At the build level, turn on the full mitigation stack: -D_FORTIFY_SOURCE=3 (or =2 if your toolchain doesn’t support 3), -fstack-protector-strong, -fstack-clash-protection, -ftrivial-auto-var-init=zero, -fcf-protection=full (x86) or -mbranch-protection=standard (ARM), -Wl,-z,relro,-z,now, and -fPIE -pie. Compile with -Wall -Wextra -Wformat=2 -Wconversion and treat warnings as errors.
At the test level, run AddressSanitizer and UndefinedBehaviorSanitizer in CI, and fuzz every parser and protocol handler with libFuzzer or AFL++. Most stack overflows that survive code review die quickly under coverage-guided fuzzing.
At the architecture level, isolate untrusted input handling in separate processes with minimal privileges (seccomp, pledge, AppContainer).

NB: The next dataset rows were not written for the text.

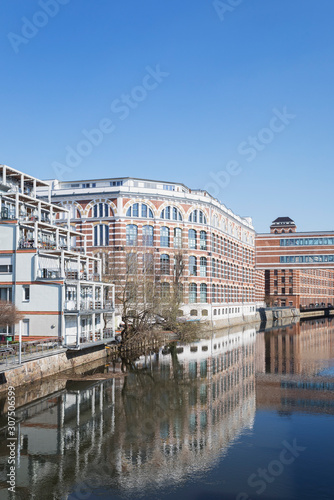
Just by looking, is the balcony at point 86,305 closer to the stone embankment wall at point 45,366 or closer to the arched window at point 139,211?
the stone embankment wall at point 45,366

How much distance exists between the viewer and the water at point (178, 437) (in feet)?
56.2

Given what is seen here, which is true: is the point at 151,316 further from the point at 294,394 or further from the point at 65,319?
the point at 294,394

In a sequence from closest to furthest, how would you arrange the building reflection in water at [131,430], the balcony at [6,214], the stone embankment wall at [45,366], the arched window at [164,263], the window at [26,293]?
the building reflection in water at [131,430] → the stone embankment wall at [45,366] → the window at [26,293] → the balcony at [6,214] → the arched window at [164,263]

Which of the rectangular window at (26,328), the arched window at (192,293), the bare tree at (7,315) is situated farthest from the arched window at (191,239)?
the bare tree at (7,315)

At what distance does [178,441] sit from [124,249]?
4534cm

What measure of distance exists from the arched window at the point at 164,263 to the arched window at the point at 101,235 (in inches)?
334

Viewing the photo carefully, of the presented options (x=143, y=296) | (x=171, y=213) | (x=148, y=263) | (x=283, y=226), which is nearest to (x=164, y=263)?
(x=171, y=213)

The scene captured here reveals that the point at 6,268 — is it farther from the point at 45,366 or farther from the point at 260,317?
the point at 260,317

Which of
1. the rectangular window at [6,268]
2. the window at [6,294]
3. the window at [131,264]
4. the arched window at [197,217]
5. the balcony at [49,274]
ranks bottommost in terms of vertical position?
the window at [6,294]

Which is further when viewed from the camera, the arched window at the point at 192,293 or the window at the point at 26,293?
the arched window at the point at 192,293

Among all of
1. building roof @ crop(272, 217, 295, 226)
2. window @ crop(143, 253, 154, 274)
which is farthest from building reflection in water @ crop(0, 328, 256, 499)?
building roof @ crop(272, 217, 295, 226)

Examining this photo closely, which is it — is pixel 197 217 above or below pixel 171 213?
below
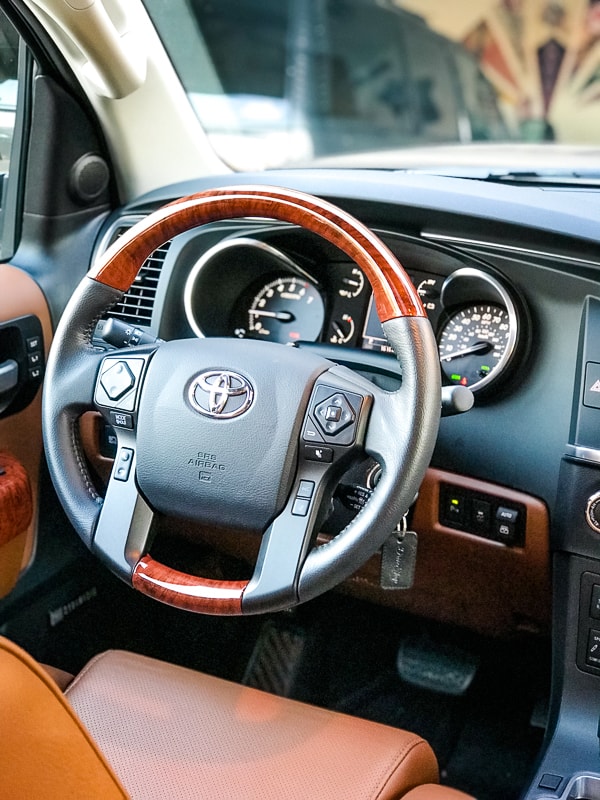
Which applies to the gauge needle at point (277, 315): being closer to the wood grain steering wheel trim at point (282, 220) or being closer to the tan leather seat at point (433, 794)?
the wood grain steering wheel trim at point (282, 220)

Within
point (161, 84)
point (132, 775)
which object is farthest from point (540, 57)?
point (132, 775)

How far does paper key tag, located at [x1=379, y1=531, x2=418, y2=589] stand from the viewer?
1.30 meters

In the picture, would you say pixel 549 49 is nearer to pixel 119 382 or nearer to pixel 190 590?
pixel 119 382

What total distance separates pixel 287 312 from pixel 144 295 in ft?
0.93

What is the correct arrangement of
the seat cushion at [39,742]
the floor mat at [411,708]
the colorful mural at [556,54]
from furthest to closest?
1. the colorful mural at [556,54]
2. the floor mat at [411,708]
3. the seat cushion at [39,742]

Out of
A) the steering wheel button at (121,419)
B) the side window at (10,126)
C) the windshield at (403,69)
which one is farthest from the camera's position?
the windshield at (403,69)

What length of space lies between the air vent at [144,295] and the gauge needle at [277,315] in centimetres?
20

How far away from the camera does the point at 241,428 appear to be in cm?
120

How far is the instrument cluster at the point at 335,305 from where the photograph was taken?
1.49m

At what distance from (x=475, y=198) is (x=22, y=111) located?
0.97 m

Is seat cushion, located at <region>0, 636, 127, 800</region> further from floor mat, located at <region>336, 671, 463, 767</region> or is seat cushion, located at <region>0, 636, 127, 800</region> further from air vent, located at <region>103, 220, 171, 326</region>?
floor mat, located at <region>336, 671, 463, 767</region>

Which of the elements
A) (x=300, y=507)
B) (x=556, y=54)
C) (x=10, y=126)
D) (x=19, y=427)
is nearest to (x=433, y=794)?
(x=300, y=507)

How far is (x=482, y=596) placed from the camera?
5.55ft

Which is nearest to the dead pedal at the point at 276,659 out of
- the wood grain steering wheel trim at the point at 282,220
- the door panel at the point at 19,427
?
the door panel at the point at 19,427
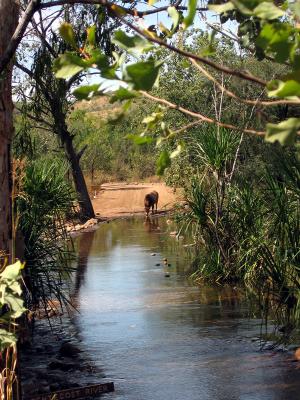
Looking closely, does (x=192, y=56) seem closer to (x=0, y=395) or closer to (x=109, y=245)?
(x=0, y=395)

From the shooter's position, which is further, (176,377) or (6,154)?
(176,377)

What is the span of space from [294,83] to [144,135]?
0.57 metres

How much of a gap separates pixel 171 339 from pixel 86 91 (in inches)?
274

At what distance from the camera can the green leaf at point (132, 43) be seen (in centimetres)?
180

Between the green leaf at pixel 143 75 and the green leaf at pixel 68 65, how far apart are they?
0.18 m

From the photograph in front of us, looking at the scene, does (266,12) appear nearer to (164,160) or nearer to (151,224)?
(164,160)

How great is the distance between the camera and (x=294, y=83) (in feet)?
5.28

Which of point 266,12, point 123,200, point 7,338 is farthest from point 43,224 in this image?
point 123,200

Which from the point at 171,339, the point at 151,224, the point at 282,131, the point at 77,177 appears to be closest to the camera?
the point at 282,131

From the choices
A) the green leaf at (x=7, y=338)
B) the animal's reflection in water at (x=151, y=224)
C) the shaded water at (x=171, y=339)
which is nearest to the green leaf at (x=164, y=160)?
the green leaf at (x=7, y=338)

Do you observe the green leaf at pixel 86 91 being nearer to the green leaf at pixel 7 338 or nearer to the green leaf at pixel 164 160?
the green leaf at pixel 164 160

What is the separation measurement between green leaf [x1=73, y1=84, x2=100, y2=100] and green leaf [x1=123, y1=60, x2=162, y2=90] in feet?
0.59

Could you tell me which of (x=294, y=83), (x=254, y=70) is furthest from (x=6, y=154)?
(x=254, y=70)

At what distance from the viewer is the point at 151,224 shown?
80.6 feet
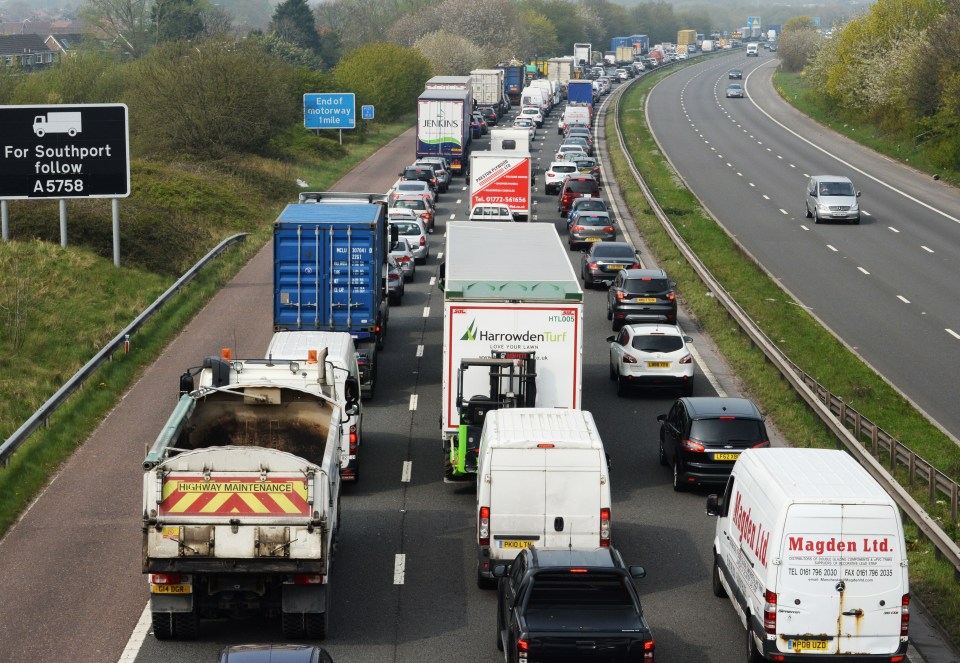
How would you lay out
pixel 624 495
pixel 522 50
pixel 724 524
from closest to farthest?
pixel 724 524 → pixel 624 495 → pixel 522 50

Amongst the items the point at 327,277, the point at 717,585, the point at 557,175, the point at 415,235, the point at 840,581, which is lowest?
the point at 717,585

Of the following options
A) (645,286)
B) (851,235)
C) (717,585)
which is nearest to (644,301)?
(645,286)

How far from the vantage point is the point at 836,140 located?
3447 inches

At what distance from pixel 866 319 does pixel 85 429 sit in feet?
67.7

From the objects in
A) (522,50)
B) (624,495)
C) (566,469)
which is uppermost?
(522,50)

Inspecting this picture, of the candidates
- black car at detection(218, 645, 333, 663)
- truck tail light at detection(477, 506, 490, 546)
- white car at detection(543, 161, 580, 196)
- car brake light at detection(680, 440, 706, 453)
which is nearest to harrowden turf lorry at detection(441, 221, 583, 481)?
car brake light at detection(680, 440, 706, 453)

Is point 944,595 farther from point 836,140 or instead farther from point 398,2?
point 398,2

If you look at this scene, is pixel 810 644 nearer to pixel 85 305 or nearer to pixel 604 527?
pixel 604 527

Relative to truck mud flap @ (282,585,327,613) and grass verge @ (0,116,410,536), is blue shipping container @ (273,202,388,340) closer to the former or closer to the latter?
grass verge @ (0,116,410,536)

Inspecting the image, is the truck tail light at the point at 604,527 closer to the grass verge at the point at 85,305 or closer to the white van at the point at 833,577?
the white van at the point at 833,577

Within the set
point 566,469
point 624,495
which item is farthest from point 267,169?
point 566,469

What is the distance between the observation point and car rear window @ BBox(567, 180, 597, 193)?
181ft

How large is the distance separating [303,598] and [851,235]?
132 feet

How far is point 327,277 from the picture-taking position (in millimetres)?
28500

For new components in performance-critical paths, write them in Rust rather than adding to a C/C++ attack surface; this aligns with current CISA guidance on memory-safe languages.
At the process level, ban the unsafe APIs (strcpy, strcat, sprintf, gets) in coding standards with linter enforcement, require all length math to be reviewed for integer overflow, and treat parsers, deserializers, and protocol handlers as security-critical components requiring extra review.
The article’s closing line — “secure software still begins with correct bounds handling” — is right. The qualifier worth adding is that in 2026, “correct bounds handling” increasingly means choosing tools and languages that make incorrect bounds handling impossible to express, not just being careful in C.